___ ROWS

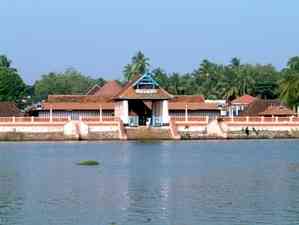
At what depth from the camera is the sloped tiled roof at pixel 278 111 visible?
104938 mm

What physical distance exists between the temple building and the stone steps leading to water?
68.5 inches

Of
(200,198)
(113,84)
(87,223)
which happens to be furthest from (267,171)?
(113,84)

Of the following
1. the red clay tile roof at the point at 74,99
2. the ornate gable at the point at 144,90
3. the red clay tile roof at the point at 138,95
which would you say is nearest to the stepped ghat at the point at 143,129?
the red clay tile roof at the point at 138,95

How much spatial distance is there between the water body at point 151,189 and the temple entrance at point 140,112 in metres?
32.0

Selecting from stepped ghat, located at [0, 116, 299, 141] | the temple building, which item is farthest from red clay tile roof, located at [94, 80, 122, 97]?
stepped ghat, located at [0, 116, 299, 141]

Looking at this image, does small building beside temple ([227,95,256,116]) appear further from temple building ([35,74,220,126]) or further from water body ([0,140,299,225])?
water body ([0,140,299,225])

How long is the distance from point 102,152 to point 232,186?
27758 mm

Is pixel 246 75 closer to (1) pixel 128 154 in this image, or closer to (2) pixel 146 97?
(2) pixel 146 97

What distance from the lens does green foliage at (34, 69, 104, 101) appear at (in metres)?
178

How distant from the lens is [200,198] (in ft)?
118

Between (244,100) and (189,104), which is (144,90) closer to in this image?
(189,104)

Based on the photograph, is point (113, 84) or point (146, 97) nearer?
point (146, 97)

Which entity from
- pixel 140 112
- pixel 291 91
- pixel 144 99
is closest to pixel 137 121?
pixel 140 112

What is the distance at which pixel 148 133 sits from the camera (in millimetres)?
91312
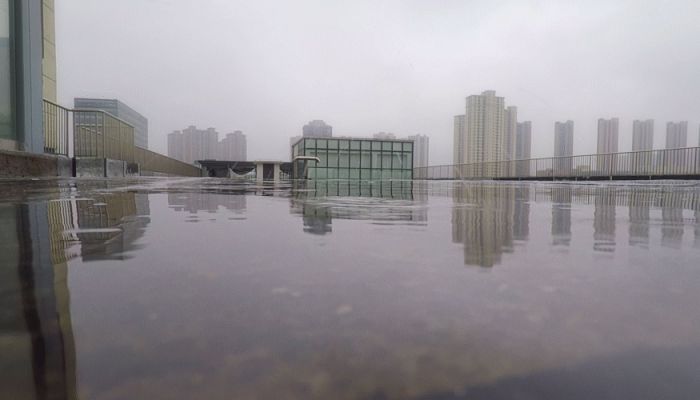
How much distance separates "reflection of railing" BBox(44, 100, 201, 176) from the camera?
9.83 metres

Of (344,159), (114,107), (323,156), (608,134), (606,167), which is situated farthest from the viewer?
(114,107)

______
___ ROWS

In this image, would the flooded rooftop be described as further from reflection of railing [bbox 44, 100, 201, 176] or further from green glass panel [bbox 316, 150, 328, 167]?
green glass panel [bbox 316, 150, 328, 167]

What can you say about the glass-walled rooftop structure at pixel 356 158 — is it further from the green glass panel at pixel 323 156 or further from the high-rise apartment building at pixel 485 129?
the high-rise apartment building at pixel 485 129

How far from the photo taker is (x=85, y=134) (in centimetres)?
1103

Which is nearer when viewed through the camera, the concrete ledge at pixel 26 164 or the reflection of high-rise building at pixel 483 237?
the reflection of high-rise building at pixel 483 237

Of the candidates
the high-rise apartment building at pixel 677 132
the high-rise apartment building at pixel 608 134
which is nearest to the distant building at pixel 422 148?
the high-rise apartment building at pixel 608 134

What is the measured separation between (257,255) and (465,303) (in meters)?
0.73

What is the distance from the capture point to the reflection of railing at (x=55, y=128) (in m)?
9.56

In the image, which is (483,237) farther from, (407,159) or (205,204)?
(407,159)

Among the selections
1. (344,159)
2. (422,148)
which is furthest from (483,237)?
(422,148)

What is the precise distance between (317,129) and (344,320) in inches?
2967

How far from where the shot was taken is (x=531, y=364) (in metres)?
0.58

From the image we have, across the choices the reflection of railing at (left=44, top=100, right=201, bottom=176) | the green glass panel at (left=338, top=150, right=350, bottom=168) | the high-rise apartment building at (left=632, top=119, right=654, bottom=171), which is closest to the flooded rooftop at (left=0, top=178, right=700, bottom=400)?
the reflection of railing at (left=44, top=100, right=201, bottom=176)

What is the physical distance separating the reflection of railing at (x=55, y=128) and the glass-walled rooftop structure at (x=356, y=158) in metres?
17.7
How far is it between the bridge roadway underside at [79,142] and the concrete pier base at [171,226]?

______

_TO DO:_ Please count the lines in the rows above that contain the word "physical", and reply with the number alone.

_EXERCISE OUTPUT:_ 2